ICLR 2026 Conference SubmissionAnonymous Authors
fingerprintlarge language modelsintellectual property
Abstract:

Protecting the intellectual property of large language models (LLMs) is crucial, given the substantial resources required for their training. Consequently, there is an urgent need for both model owners and third parties to determine whether a suspect LLM is trained from scratch or derived from an existing base model. However, the intensive post-training processes that models typically undergo—such as supervised fine-tuning, extensive continued pretraining, reinforcement learning, multi-modal extension, pruning, and upcycling—pose significant challenges to reliable identification. In this work, we propose a training-free fingerprinting method based on weight matrices. We leverage the Linear Assignment Problem (LAP) and an unbiased Centered Kernel Alignment (CKA) similarity to neutralize the effects of parameter manipulations, yielding a highly robust and high-fidelity similarity metric.
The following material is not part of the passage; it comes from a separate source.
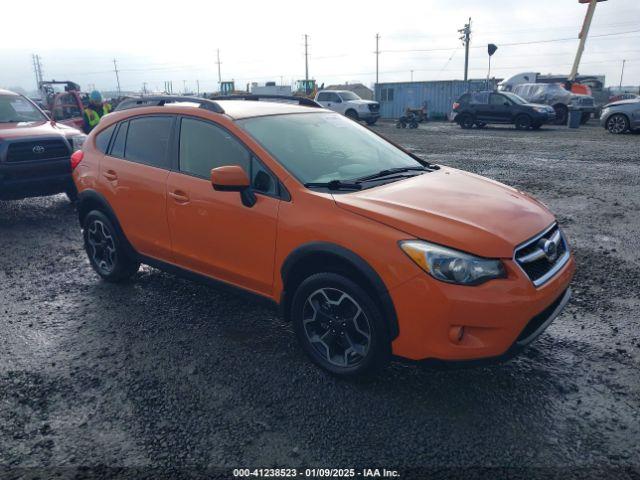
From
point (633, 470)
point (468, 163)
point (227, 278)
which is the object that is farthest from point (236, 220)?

On a comprehensive testbed of 60 positive and 90 negative model pairs, our method demonstrates exceptional robustness against all six aforementioned post-training categories while exhibiting a near-zero risk of false positives. By achieving perfect scores on all classification metrics, our approach establishes a strong basis for reliable model lineage verification. Moreover, the entire computation completes within 30s on an NVIDIA 3090 GPU.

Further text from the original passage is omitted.